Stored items
====

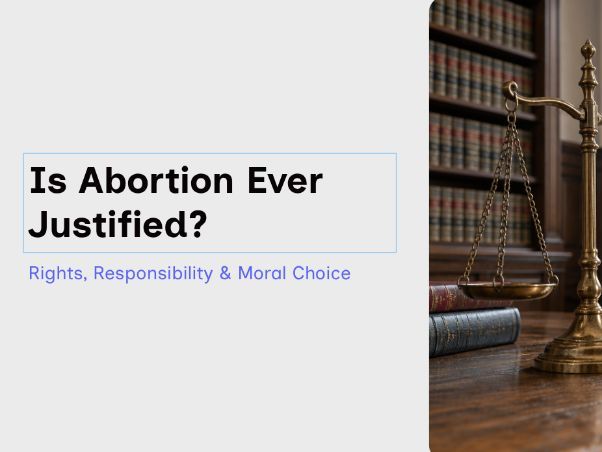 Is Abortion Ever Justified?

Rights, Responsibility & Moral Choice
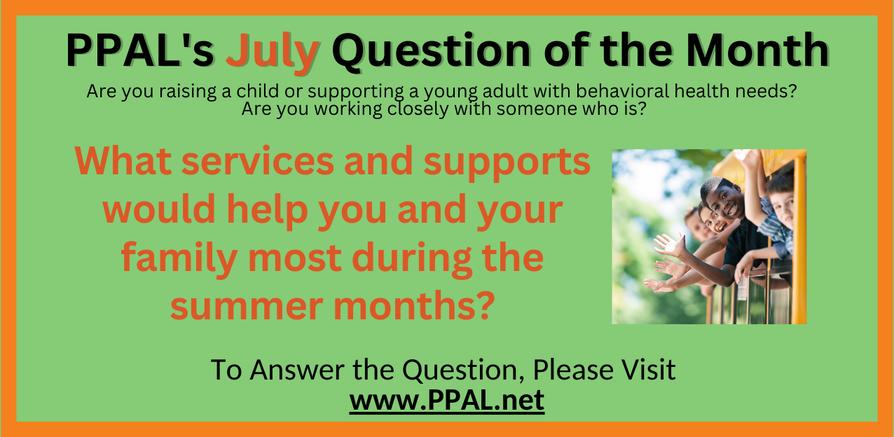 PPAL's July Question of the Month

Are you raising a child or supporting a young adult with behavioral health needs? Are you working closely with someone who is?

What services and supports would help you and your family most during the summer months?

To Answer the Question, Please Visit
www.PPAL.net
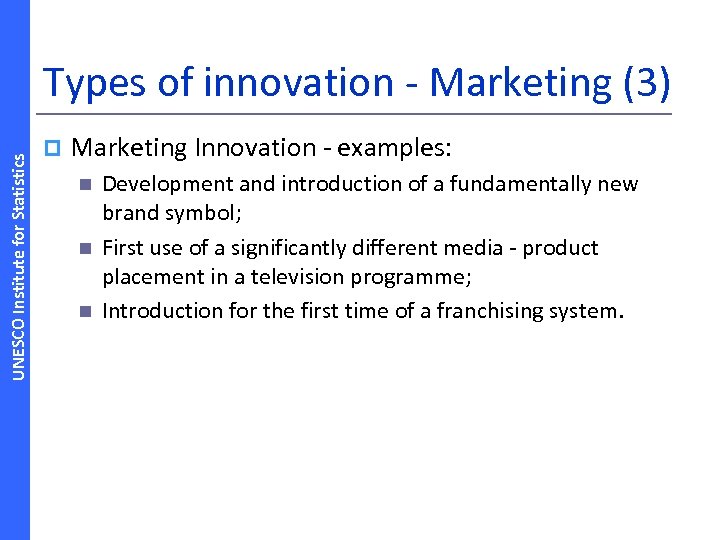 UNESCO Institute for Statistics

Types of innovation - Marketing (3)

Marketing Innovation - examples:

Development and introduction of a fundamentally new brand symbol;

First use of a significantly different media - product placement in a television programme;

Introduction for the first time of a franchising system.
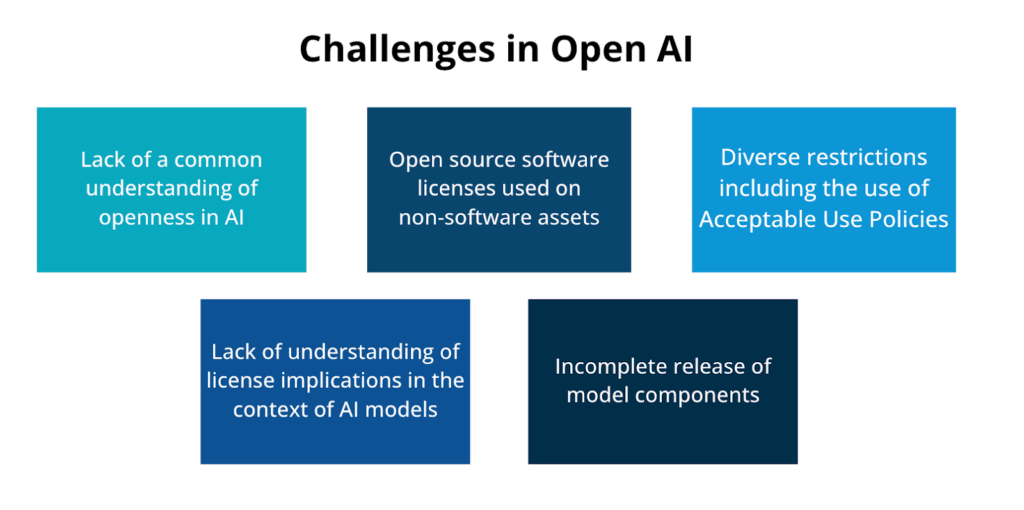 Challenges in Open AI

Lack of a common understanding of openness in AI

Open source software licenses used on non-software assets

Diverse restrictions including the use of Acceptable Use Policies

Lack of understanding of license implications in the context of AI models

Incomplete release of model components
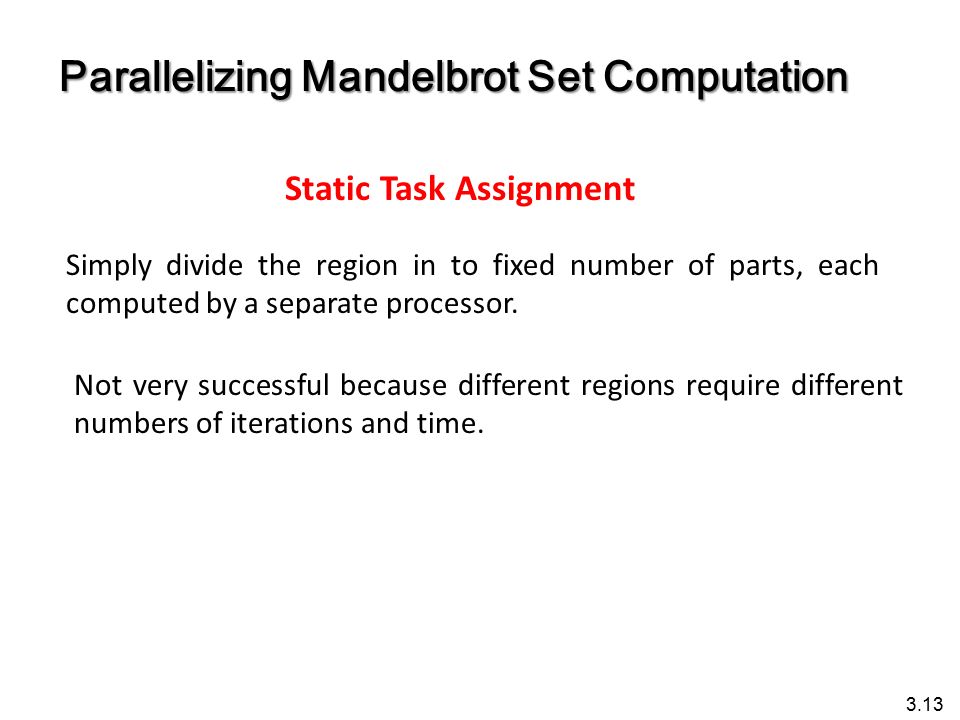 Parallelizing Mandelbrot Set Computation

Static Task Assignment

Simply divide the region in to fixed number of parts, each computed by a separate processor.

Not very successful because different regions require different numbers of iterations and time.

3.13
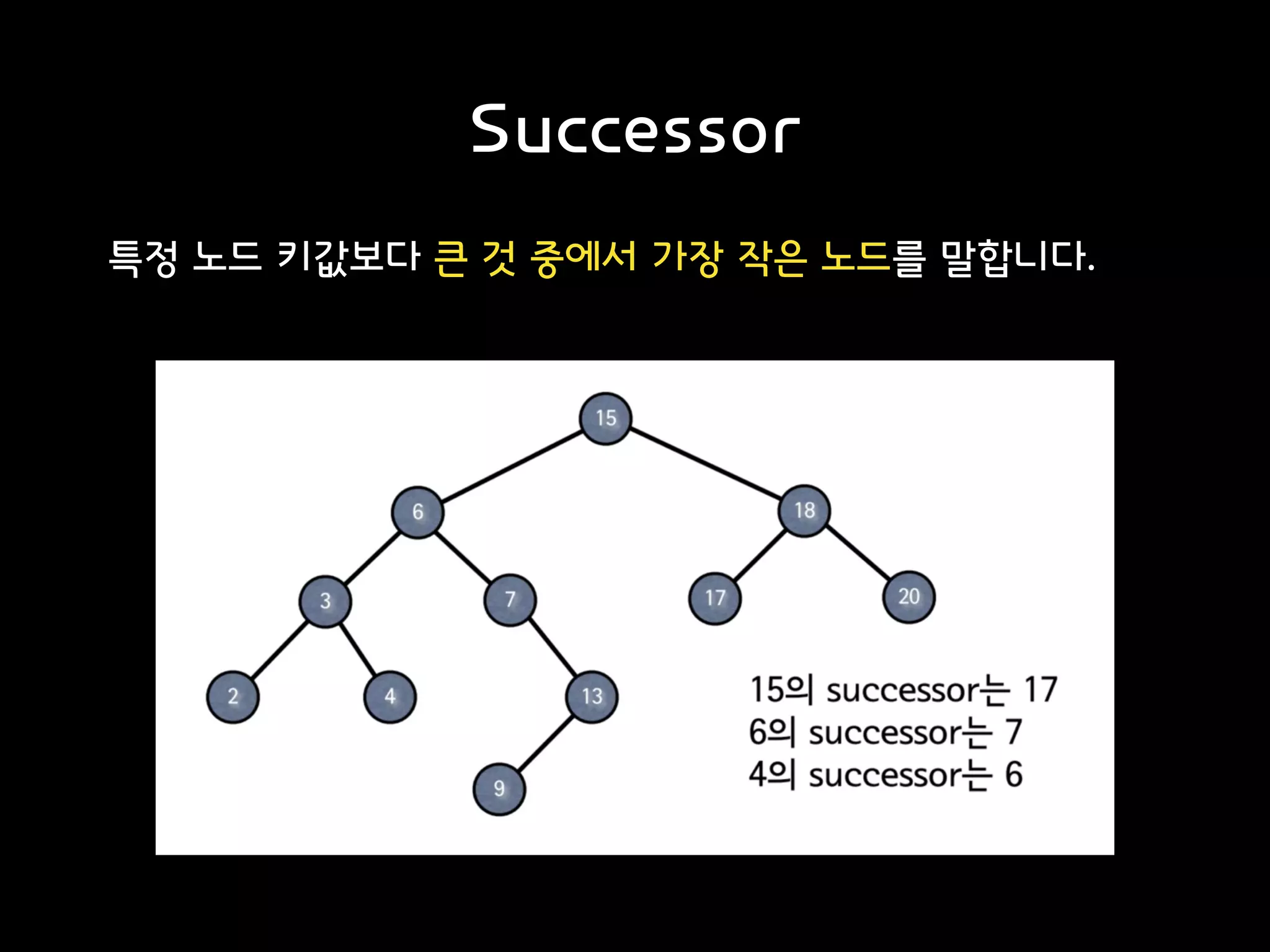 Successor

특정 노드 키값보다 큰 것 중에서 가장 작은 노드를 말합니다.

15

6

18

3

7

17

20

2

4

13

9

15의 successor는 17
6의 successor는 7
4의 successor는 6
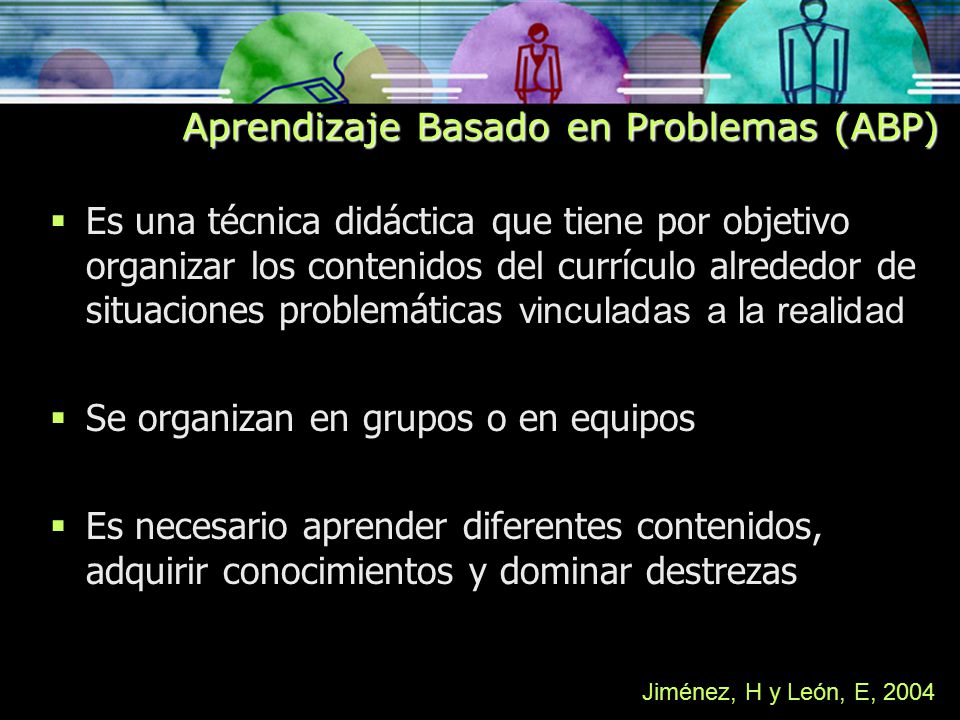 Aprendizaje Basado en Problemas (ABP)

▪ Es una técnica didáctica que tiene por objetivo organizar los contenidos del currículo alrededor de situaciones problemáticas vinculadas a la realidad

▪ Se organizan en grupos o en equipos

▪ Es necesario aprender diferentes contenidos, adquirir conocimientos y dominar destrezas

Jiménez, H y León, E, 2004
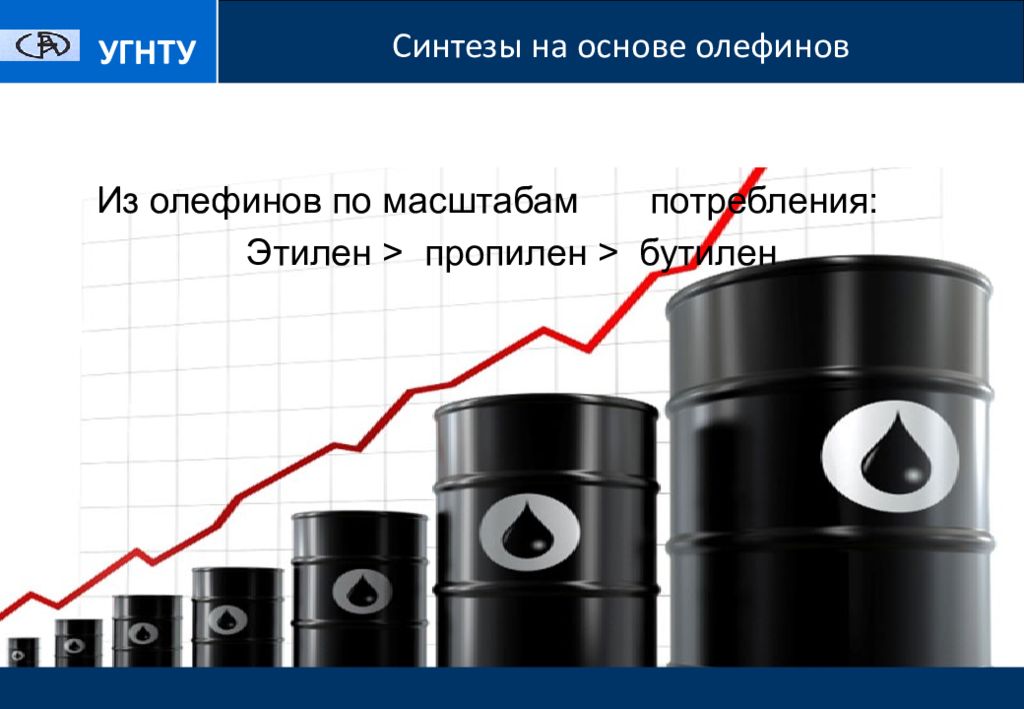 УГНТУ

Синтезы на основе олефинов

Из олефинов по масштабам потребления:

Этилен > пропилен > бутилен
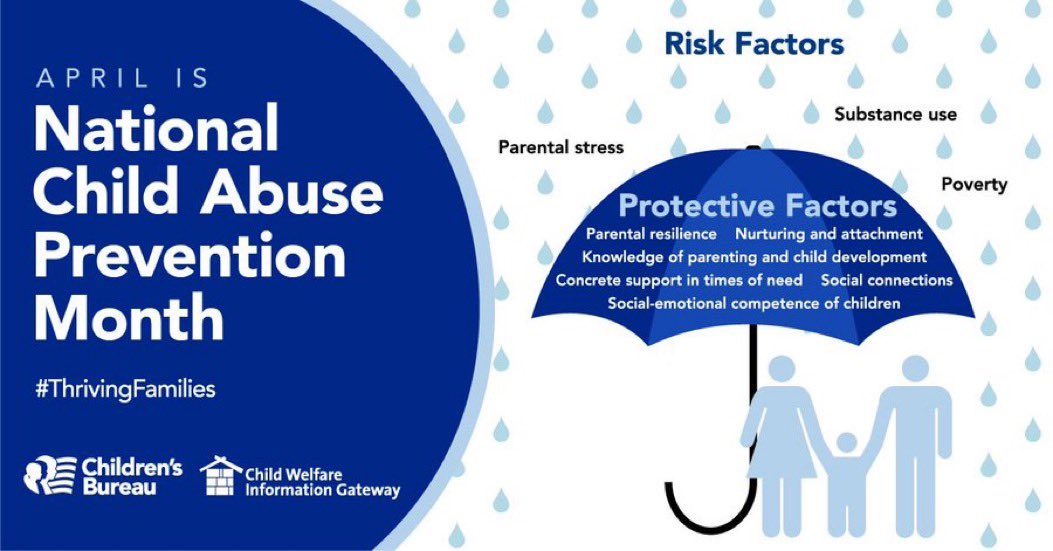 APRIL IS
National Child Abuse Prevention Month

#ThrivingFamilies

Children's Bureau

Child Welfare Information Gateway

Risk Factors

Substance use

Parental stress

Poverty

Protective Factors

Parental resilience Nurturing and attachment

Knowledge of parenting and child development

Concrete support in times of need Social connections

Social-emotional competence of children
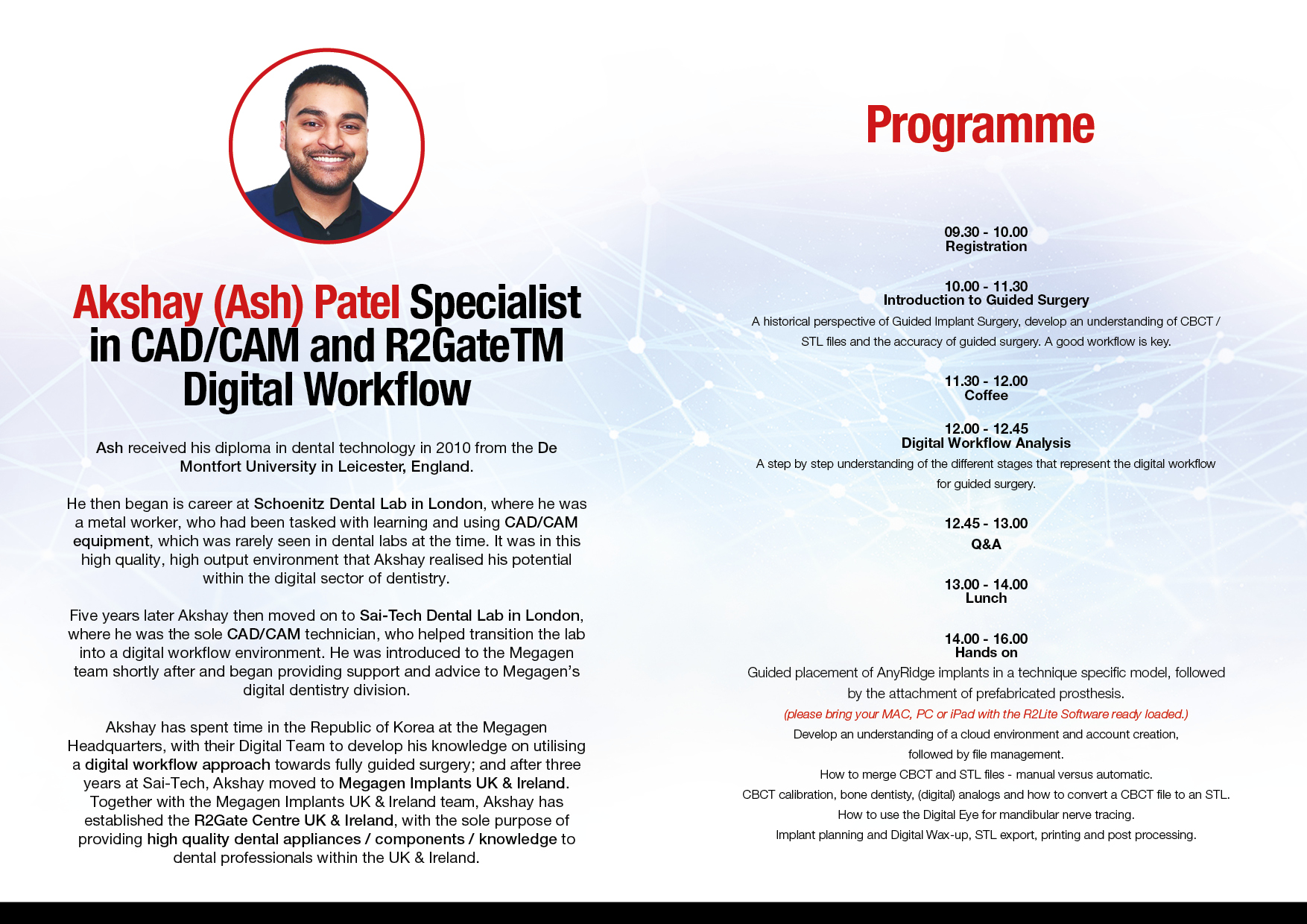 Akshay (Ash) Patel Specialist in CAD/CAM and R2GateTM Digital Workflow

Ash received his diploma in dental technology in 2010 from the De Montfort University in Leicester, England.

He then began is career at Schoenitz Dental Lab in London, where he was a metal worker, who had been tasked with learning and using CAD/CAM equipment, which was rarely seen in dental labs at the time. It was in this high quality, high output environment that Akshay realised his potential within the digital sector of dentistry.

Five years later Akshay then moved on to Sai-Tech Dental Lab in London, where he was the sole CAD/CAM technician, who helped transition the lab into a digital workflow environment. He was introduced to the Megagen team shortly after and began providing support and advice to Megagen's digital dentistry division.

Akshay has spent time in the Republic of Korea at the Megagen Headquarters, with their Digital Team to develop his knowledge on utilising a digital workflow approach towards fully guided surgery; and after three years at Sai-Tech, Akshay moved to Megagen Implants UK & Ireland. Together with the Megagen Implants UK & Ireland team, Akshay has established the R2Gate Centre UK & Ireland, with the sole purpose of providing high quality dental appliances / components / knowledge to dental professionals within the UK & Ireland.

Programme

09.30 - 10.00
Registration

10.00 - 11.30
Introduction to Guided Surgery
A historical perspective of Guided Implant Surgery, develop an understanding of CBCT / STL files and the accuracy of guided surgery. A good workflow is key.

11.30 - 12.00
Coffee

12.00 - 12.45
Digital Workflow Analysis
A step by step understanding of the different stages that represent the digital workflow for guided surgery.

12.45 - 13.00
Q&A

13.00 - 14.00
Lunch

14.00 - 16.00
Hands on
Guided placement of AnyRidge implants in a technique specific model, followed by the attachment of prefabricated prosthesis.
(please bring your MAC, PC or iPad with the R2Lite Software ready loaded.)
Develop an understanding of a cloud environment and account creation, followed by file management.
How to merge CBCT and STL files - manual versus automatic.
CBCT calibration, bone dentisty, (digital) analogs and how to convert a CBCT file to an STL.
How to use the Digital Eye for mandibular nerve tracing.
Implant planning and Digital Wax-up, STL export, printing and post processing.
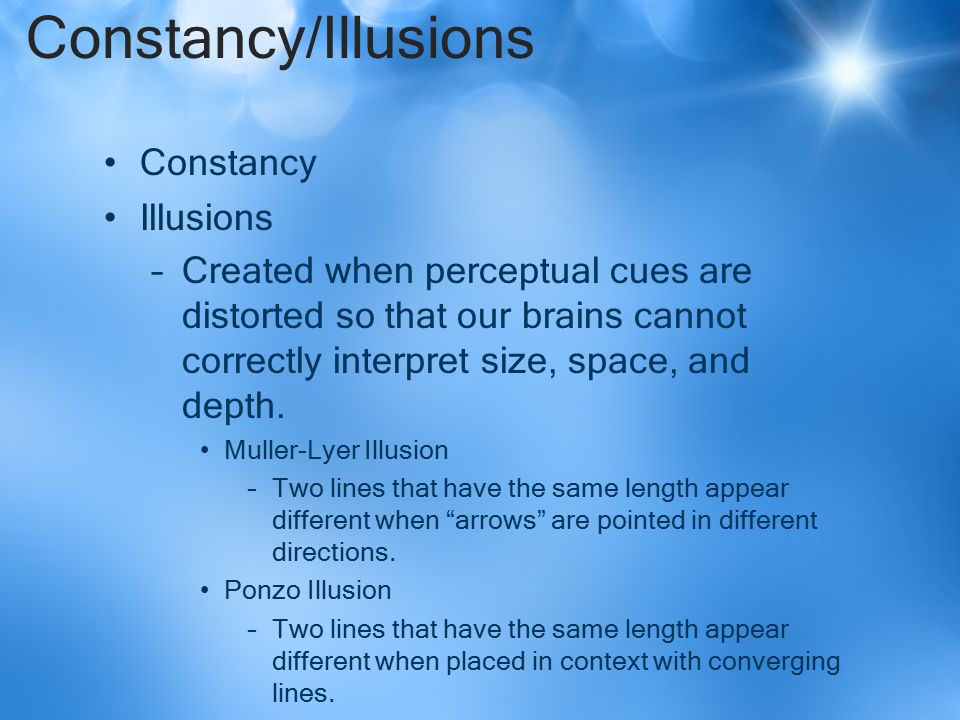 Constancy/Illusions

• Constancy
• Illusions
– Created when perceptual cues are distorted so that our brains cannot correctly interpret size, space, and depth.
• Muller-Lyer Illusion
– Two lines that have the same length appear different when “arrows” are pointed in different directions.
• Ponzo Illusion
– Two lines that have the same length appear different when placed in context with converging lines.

====

● **EXERCISE DIRECTIONS**
Report the lines above that contain "length".

● **SOLUTION TO THIS PROBLEM**
– Two lines that have the same length appear different when “arrows” are pointed in different directions.
– Two lines that have the same length appear different when placed in context with converging lines.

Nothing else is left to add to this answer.